12 O Negro Luto

O negro luto e um casamento mudo
Aperta a úlcera, é um cenário agudo.
Da mente ao corpo é um segundo,
A doença alastra, por isso eu purgo.
Valente é o nome e assim o recordo
(O código de valores que com estima guardo).
O fim foi galopante, deixou ferida aberta,
Por isso eu escrevo isto e a sutura aperta.
Obsoleto, prostrado sem ensejo,
O esqueleto devorado pelo caranguejo
–Olhos sem alma, fala sem senso—
Enfermo, no quarto, eu não esqueço;
-Avô esse não é o meu nome…
Delírio opiáceo, o limbo não dorme.
Existe vida quando uma cria se vai?
Um filho não devia partir antes dum pai;
E foram logo dois, só ficou a Graça
Na casa da desgraça, o coração amassa.
Eram só mais umas gotas de morfina…
A linha é fina e se a alma fina
Porque é que o corpo não definha logo
E o Homem não decide a partida e o modo
De mergulhar na essência, acabar o turno
De voltar ao todo, regressar ao uno?

O negro luto e um casamento mudo;
A mente com toxina contamina tudo.
Quando dois filhos partem, o coração congela
E quem por cá fica, apanha por tabela.
Essa dor não passa, só ficou a Graça,
Época de caça, constante ameaça.
Acordar com gritos todos os Domingos,
Sempre depressivos, já não são bem-vindos.
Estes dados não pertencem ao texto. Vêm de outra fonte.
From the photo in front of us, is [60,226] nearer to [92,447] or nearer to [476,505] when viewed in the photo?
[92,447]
Religião hipócrita, esta em que vivemos…
A culpa católica enche-nos de medos.
Senti frio gélido, zero empatia,
Ruindade extrema e eu assistia
(Trouxe-me o ódio, matou-me a calma,
Trouxe a raiva, asfixiou-me a alma).
A faca na mão, o sangue a escorrer
-Avó, a galinha continua a correr
As quedas, as fracturas, as facturas
Passadas sem destinatário, são bem duras!
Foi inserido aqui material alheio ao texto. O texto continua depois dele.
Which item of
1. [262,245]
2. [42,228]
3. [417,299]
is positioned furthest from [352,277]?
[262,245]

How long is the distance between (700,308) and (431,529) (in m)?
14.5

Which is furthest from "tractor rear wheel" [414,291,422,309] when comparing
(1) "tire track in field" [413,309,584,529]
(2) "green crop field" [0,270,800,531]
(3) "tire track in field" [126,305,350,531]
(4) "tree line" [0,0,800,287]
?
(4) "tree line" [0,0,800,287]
Nem me despedi, guardei numa caixa,
Então eu resolvi fazer esta faixa.
Liberto estas palavras, eu despeço-me,
Saio do loop cármico, eu desculpo-te!
Até sempre por aí numa constelação…
Vai sê livre, no todo, na imensidão, vai!

Há cicatrizes que nos acompanham,
Nós por desatar que nos asfixiam,
Fantasmas do passado que nos prendem
Até que as nossas almas os libertem.